Findings 2: Looking at this insight backs up our theory about the second part of insight 1. There are low ridership data in Chicago during weekends and highest ridership on Thursdays and Fridays as can be seen on the bar graph and data table.
Findings 3: Here we are looking data from only the Loop. When we look at 8 AM, 9 AM, 4 PM and 5 PM, there is a relative spike in ridership compared to the other times around those specific time of the day. This can be explained by the fact that those are rush-hour times.
Findings 4: Here we are looking at data from only the Loop. The majority of the rides are between 0.8 and 2 Kilometers. This might be because the customers are mostly traveling within the loop.
Findings 5: Here we are looking at data from only the Loop. The majority of the rides are between 5 and 10 minutes. This furthermore supports our claims from insight 4 that most of the riders in the loop are traveling small distances and possibly within the loop.
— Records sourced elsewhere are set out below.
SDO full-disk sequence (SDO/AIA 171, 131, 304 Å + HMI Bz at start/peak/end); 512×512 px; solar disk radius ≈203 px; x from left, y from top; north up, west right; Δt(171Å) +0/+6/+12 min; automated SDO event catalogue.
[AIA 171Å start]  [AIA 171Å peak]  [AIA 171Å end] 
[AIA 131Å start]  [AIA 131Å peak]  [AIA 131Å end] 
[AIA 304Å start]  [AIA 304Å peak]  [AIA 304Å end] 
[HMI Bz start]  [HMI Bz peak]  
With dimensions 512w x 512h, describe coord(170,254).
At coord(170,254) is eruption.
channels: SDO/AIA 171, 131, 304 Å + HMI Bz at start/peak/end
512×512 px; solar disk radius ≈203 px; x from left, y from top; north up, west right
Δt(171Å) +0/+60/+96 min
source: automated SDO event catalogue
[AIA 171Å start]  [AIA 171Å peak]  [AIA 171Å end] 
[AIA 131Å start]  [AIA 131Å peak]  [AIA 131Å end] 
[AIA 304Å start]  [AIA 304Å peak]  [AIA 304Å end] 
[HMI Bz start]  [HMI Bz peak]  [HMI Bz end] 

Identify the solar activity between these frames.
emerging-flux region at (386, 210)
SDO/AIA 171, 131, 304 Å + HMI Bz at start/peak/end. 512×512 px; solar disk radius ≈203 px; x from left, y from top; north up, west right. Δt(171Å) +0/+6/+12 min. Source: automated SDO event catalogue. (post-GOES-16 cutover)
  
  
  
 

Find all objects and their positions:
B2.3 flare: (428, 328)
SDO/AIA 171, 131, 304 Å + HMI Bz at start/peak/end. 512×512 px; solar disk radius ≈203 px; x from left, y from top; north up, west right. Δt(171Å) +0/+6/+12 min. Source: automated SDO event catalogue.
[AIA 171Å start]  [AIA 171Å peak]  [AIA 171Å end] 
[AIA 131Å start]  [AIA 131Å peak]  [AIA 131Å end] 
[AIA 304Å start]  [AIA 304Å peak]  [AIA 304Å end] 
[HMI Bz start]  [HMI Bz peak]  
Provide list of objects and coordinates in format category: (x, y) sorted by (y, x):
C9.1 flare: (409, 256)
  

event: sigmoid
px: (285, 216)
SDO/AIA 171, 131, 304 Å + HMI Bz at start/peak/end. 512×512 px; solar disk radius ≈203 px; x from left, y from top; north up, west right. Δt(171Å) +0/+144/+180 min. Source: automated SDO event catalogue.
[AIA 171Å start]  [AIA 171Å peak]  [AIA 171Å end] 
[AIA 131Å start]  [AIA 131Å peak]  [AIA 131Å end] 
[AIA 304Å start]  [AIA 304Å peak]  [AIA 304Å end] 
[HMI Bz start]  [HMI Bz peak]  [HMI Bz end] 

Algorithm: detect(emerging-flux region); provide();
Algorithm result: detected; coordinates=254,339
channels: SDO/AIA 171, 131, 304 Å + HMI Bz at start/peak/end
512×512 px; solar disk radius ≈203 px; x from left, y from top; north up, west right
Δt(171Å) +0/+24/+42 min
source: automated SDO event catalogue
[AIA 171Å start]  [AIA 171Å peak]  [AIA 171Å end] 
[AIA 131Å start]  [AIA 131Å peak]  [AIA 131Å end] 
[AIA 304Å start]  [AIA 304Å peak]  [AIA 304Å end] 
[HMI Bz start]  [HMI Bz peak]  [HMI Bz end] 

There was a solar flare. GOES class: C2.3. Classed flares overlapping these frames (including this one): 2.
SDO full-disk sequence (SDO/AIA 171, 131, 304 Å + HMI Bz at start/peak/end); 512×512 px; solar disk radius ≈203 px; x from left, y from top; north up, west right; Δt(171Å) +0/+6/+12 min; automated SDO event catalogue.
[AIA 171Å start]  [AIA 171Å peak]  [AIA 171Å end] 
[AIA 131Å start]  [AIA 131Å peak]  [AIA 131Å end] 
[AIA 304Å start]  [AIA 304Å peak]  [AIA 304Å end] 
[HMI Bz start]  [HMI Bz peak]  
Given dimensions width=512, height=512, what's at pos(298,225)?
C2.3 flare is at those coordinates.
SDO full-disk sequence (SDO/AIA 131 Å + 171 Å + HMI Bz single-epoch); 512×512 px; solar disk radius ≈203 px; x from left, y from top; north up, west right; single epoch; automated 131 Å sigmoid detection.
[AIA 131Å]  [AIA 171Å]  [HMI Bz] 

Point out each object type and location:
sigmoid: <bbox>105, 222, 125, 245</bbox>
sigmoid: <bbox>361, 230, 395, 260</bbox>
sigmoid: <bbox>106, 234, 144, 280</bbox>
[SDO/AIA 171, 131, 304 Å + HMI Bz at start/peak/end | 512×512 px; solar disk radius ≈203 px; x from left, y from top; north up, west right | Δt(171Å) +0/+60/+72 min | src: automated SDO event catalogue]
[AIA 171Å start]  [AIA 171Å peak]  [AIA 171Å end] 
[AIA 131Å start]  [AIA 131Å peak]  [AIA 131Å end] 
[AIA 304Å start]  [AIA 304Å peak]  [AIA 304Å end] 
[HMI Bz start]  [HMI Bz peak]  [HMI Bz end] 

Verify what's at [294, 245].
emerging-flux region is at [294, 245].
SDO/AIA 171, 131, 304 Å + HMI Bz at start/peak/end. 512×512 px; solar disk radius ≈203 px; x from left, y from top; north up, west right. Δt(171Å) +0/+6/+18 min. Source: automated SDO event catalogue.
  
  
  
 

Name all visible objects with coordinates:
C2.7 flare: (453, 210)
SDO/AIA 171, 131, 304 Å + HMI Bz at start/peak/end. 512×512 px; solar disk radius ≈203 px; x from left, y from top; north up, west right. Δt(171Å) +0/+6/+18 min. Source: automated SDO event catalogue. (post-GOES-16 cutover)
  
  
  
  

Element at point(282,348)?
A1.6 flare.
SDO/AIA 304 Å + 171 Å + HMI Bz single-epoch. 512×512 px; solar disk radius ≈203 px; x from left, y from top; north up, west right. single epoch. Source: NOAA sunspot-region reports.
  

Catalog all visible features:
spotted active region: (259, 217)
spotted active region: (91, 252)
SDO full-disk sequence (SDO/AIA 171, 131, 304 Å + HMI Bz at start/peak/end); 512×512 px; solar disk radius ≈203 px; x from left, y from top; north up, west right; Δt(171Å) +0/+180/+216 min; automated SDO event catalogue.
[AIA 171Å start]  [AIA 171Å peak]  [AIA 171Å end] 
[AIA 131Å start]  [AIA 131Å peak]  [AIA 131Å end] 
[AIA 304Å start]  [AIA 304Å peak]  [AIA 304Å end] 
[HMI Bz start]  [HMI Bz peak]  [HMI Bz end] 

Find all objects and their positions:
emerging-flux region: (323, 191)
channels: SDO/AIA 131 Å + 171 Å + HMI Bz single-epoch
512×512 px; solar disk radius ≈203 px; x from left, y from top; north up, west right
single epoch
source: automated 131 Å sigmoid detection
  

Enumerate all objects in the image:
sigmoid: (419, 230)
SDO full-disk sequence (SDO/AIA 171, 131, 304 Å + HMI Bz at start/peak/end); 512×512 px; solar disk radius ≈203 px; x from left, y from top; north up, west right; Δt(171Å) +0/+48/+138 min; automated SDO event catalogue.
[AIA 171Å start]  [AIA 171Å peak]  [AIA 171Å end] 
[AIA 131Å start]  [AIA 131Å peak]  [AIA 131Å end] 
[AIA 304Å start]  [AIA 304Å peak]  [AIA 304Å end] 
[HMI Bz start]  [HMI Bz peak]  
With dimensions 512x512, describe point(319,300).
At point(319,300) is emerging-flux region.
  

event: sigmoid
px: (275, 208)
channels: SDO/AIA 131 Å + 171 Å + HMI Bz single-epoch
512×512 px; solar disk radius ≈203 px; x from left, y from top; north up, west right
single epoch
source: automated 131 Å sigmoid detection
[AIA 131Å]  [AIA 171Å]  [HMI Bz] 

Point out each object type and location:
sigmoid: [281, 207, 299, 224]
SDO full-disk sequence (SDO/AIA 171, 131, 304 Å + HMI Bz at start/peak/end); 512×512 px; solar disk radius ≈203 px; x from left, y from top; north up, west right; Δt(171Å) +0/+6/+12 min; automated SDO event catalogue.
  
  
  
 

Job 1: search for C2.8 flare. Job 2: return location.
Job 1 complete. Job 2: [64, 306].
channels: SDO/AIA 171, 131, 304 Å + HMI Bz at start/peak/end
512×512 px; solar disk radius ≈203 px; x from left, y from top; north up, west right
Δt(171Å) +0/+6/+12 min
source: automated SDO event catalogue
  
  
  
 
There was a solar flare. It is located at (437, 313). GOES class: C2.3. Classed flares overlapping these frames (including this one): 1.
Findings 6: Here we are looking at data from only the Loop. The previous two insights can be furthermore supported as about 1/4 of the riders are traveling within the loop.
Setup and Installations
Install R:
Download R from https://www.r-project.org/ (4.1.2). Click “download R”.
You can select the default link https://cloud.r-project.org/.
Download and install a version that match your OS.
Install RStudio:
Download and install RStudio from https://rstudio.com/products/rstudio/.
Download the free version.
Setup the project:
Create a folder in your local machine where you want the project to locate at. Open the terminal and set the direction to the created folder. Run the following command:
git clone https://github.com/komar41/Big-Yellow-Taxi.git
.
Open RStudio. Go to “File” and select “Open Project”.
Choose the project folder (“Big-Yellow-Taxi”) that you cloned from GitHub.
Open the file “app.R” and press “Run App” button on RStudio.
Rstudio will tell you if you are missing some of the packages. When the pop-up shows up, click “Yes” to install all those packages.
After Installation of those packages, RStudio will start a Shiny app on your local machine.